Ottawa doctor Doug Gruner said Alexander isn't being truthful with Canadians when he says the policy only affects failed refugee claimants. Gruner calls the changes "horrific."
"That's 100 per cent false information. Not only does this policy affect all refugee claimants, of which almost half become Canadian citizens, it also affects refugees that come here as landed immigrants, soon to become Canadian citizens. These are the privately sponsored refugees. They're sponsored by church groups and other social organizations in conjunction with the federal government of Canada. And when they come here, this policy is preventing them from accessing health care," he said.
Ontario reinstated the benefits Jan. 1, a move that drew strong criticism from Ottawa, which accused the province of intruding into an area of federal responsibility.
$91M cost cite for reform
The government argued in front of the court that the cost of the program had skyrocketed over the years, as more refugees used the program and the number of days they spent under the program increased. The government said 105,326 people were eligible for benefits in 2003 and spent an average of 548 days covered by the program. As of 2012, 128,586 people qualified for benefits and spent an average of 948 days on it.
"The IFHP cost Canadian taxpayers $50,600,000 in 2002/2003 and almost $91,000,000 in 2009/2010. As a consequence, cost containment was a driving principle underlying the decision to reform the IFHP," Mactavish summarized in her decision.
But Mactavish wrote in her ruling that there is "no persuasive evidence to show that the changes to the eligibility and coverage provisions of the IFHP have served to deter unmeritorious claims, thereby reducing the cost of the program."
"While the respondents have provided information regarding the overall reduction in refugee claims following the recent changes to the refugee process, there has been no attempt to identify how much of a reduction in refugee claims, if any, is actually attributable to the cuts to the IFHP, as opposed to the other changes that have been made to the refugee determination process. As a consequence, it cannot be said that the 2012 changes to the IFHP were necessary to achieve a legitimate aim."
New Democrat MP Jinny Sims says the cuts were "penny-wise, pound foolish."

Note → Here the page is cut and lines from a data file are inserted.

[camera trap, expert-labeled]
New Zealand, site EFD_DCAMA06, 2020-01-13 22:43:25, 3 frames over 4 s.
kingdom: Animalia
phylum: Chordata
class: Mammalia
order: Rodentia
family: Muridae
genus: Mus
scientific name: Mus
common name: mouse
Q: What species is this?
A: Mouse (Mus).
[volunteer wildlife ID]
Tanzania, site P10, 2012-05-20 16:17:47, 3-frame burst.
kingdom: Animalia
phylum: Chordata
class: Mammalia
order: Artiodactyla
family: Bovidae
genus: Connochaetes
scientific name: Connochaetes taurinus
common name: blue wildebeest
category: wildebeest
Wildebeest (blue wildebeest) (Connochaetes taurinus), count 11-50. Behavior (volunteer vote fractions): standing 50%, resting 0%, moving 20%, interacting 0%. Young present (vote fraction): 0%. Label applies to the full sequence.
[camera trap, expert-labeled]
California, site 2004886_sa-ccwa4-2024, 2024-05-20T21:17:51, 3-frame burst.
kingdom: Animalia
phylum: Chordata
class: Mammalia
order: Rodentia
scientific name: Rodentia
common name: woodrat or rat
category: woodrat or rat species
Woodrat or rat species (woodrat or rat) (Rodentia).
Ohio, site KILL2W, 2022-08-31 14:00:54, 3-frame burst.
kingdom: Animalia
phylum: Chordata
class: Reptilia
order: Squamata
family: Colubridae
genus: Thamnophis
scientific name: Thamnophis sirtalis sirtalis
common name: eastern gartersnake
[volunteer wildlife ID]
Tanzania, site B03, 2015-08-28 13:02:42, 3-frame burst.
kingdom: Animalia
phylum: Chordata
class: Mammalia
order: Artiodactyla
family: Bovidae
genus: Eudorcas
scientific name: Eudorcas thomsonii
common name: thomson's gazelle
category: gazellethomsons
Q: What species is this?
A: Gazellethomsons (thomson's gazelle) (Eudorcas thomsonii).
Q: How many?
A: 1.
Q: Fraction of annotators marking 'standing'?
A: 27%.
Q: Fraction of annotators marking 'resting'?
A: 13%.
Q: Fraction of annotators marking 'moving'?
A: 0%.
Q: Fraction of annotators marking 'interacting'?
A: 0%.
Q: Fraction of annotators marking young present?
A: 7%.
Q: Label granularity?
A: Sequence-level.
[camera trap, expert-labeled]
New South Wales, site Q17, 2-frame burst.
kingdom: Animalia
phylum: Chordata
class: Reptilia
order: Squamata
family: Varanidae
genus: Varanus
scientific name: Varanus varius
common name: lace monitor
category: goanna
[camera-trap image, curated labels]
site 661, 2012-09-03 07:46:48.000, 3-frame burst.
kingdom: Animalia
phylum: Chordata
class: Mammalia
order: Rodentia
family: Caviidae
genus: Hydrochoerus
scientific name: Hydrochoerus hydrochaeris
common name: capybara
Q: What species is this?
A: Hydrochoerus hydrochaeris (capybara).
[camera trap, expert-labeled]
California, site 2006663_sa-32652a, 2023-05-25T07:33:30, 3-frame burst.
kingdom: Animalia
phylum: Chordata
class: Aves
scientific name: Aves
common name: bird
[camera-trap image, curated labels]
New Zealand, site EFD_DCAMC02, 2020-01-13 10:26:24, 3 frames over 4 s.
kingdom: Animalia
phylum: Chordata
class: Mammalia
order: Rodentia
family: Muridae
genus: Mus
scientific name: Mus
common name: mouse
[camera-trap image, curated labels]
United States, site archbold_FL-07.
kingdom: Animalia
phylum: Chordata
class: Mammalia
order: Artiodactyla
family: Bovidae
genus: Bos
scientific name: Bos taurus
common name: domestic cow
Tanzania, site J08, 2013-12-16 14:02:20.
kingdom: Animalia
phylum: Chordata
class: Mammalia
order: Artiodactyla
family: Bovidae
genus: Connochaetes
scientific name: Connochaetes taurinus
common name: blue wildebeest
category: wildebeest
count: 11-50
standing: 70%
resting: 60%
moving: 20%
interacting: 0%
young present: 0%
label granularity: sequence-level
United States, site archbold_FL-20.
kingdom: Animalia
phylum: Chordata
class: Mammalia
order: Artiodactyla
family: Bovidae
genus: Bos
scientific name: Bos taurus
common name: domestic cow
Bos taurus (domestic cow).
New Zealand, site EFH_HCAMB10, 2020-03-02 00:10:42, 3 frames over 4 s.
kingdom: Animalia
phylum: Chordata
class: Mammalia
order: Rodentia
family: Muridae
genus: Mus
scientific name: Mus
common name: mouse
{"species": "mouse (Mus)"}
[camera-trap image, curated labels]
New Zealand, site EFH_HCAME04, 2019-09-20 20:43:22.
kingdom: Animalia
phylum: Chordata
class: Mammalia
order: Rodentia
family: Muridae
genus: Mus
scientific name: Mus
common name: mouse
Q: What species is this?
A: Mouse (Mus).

"By cutting health care, we have put some of the most vulnerable in a very, very difficult position," she said in an interview with CBC News.
Liberal immigration critic John McCallum credited the Charter of Rights and Freedoms for protecting refugee health care, though he noted the government can appeal the decision to the Supreme Court.
"I think it's a great day for refugees who are extremely vulnerable, for the Ontario government which stood up to the government on this, and for Canada," McCallum said.
"They [the Conservatives] don't like the Charter ... but it is the law of the land."